From the start, Hawthorne describes the House of the Seven Gables as if it were human; he says, "The aspect of the venerable mansion has always affected me like a human countenance . . . expressive of the long lapse of mortal life." Personification continues in later descriptions of the house as "a great human heart, with a life of its own, and full of rich and somber reminiscences," its "meditative look" suggesting "that it had secrets to keep, and an eventful history to moralize upon." The old Pyncheon mansion contains the collective consciousness of a single family; it is a sort of domesticated American version of a European gothic castle. The old and haunted house will, as we will see, permeate the minds of its aging inhabitants.
Clifford thinks of himself and Hepzibah as ghosts, doomed to haunt their accursed house.
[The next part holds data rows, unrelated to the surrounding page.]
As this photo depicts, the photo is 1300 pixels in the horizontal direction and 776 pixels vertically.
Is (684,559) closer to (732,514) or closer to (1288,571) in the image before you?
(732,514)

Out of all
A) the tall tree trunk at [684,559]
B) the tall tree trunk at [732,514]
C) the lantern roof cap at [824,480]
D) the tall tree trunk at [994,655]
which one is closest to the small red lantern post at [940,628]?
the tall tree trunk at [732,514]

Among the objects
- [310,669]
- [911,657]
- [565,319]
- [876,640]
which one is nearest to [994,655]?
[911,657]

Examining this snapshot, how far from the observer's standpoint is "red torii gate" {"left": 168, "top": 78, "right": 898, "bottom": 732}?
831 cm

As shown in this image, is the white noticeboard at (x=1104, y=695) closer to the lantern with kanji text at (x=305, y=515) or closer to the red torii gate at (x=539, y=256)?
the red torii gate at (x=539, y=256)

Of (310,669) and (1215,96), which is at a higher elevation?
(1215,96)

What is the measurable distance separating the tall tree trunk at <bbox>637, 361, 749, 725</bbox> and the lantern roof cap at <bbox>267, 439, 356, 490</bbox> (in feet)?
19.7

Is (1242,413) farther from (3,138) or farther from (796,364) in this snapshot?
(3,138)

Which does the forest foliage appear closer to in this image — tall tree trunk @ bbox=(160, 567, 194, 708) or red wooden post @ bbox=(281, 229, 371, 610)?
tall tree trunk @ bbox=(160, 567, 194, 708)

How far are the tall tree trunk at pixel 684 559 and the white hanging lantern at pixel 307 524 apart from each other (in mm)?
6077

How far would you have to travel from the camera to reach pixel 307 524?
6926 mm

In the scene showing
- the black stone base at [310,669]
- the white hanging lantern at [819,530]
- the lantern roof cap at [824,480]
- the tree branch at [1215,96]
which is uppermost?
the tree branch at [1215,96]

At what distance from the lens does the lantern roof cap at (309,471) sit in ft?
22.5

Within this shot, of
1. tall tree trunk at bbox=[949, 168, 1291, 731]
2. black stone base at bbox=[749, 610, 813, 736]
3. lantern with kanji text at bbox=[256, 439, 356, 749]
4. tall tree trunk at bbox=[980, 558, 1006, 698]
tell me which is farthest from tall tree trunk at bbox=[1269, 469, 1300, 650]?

Hawthorne, however, says that they have protracted their own anguish: Their hearts have been dungeons, and each person has become his own jailer; the house is a larger equivalent of that dungeon. Both Clifford and Hepzibah, like Roderick and Madeline Usher in Poe's short story "The Fall of the House of Usher" face a future that is also, strangely enough, the past, for they can only become, in a manner of speaking, what they already are. Prisoners of time, they are equally prisoners of space; that space is expanded into an entire house and its environs.
The orientation of the house signifies its place midway between two civilizations. It faces the commerce of the street on the west, while to the rear is an old garden. Its exterior is darkened by the "prevalent east wind," and the house contains within its gloomy halls a map of what is consistently referred to as the "Eastern claim." The land itself extends only as far east as Waldo County, Maine, but it is associated with the "princely territory" of Europe, and it symbolizes the aristocratic tradition of the Pyncheon clan, with its "antique portraits, pedigrees, and coats of arms." This trait is best personified in "foreign-bred" Gervayse Pyncheon, grandson of the old Colonel, whose efforts to obtain the "eastern claim" were motivated by his desire to return to England, "that more congenial home." His daughter Alice was also inordinately proud, and her beauty, her flowers, and her music all reflected this trait.